By: Bridgetower Media Newswires//November 11, 2021//
There is a saying in sports that a tie is like kissing your sister.
For an appeal to the Wisconsin Supreme Court, however, a tie would be like kissing your sister after having paid her a lot of money.
So far in 2021, the Wisconsin Supreme court has reached a tie, due to a justice recusal, in three cases, most recently in Jama v. Gonzalez, 2019AP629 (October 20, 2021). The “decision” (or lack thereof) came after briefing and oral arguments. Although the attorneys knew that Justice Karofsky had recused herself (without giving a reason), they each spent a substantial amount of time researching and writing briefs, practicing and attending oral arguments and, no doubt, suffering the angst of waiting for a decision, only to be told in one sentence (fourteen words), that there would not be one. Presumably the same occurred in the other two cases this year – and undoubtedly more in previous years.
Judge Don R. Willett of the United States Court of Appeals, Fifth Circuit, has written an excellent article on ties by the US and state Supreme Courts: “Supreme Stalemates: Chalices, Jack-O’-Lanterns and other State High Court Tiebreakers” 169 U. Pa. L. Rev. 441 (2020-2021). In it, Judge Willett said: “Game seven of the World Series would never end in a dismal tie. But America’s other national pastime—suing people—can end that way. It’s the legal equivalent of the infamous cut-to-black ending of The Sopranos, when irate HBO subscribers thought their cable had been whacked; no bang or whimper, just… nothingness…[S]talemate, while infrequent, subverts the fundamental—and institutional—purpose of a supreme court: to be supreme and to speak supremely…All that time, money, and energy—by the litigants and by the Court itself—with nothing to show for it.” At 450
Judge Willett’s research revealed that Wisconsin is in the minority of states with no tie-breaking procedure. In most states, ties resulting from there being an equal number of justices are avoided by either appointing a substitute justice as soon as the court finds itself short-handed or waiting until a tie actually occurs before naming a fill-in justice. He summarized that “Roughly three-fourths of anti-stalemate states appoint fill-in justices on the front end, aiming to avoid deadlock in the first place.”

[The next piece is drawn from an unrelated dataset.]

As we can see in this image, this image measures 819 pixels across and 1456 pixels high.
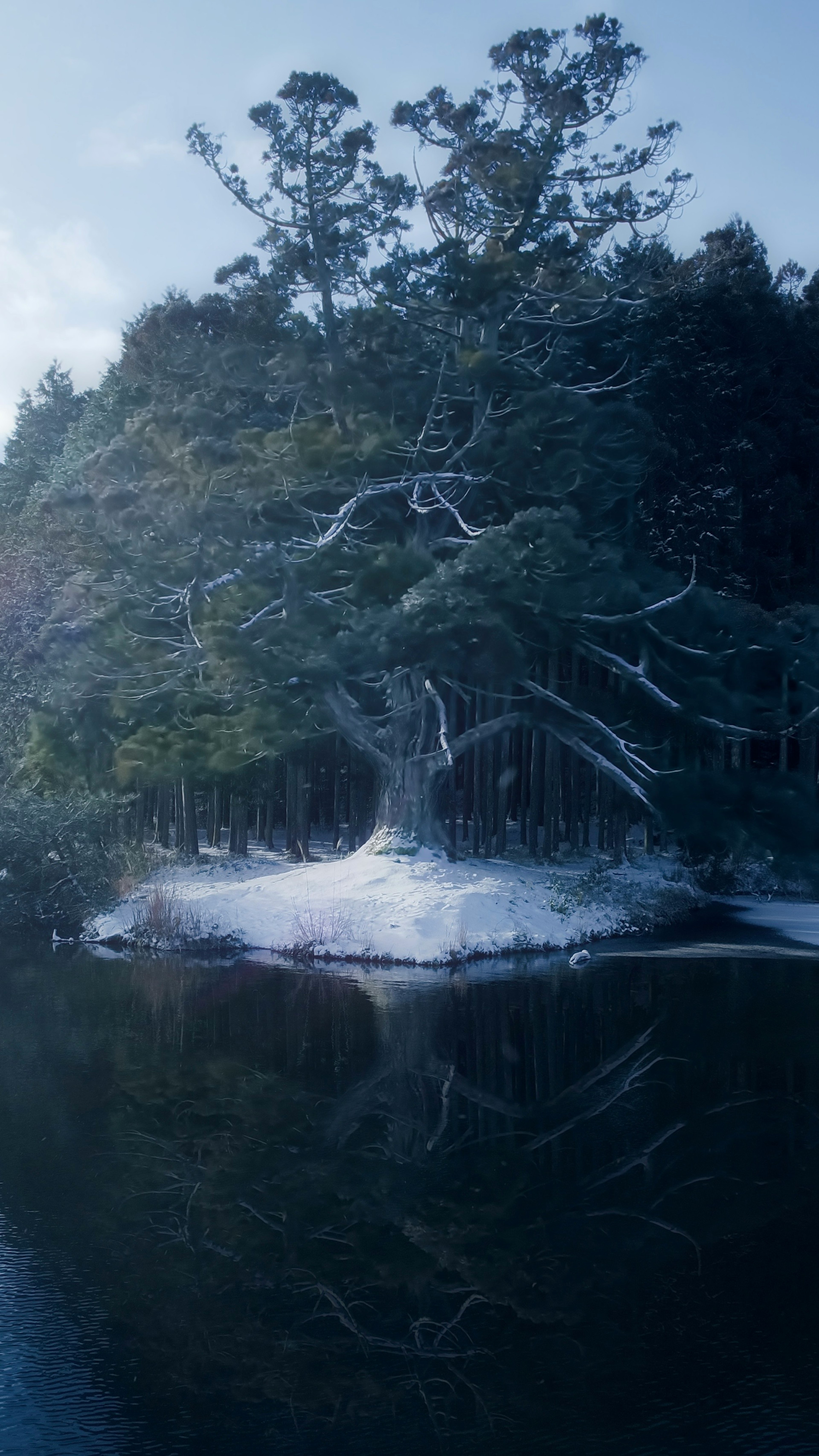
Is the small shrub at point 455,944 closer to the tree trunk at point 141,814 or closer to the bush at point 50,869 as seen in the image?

In some of the tie-breaking states, the chief justice appoints a fill-in justice. In others, the governor picks a temporary, replacement jurist. A few states allow the court’s administrative personnel to handle the substitute-justice selection.
Wisconsin does none of the above. Rather, it allows lawyers to invest a substantial amount of time – thereby costing their clients a substantial amount of money – for absolutely nothing.
Inefficiency is inherent in any human activity. In medicine, it’s called “collateral bleeding” and every surgeon will say that it is the goal to minimize it since it can’t be prevented. Our legal system should make efforts to be as efficient as possible. One theme of this column has been that courts should exist to serve the system of justice and the general public (See “Court and Technology”, WLJ, April, 2021). They are not doing so when lawyers put in a substantial amount of work (and their clients pay for it) and the Supreme Court flicks it off in fourteen words.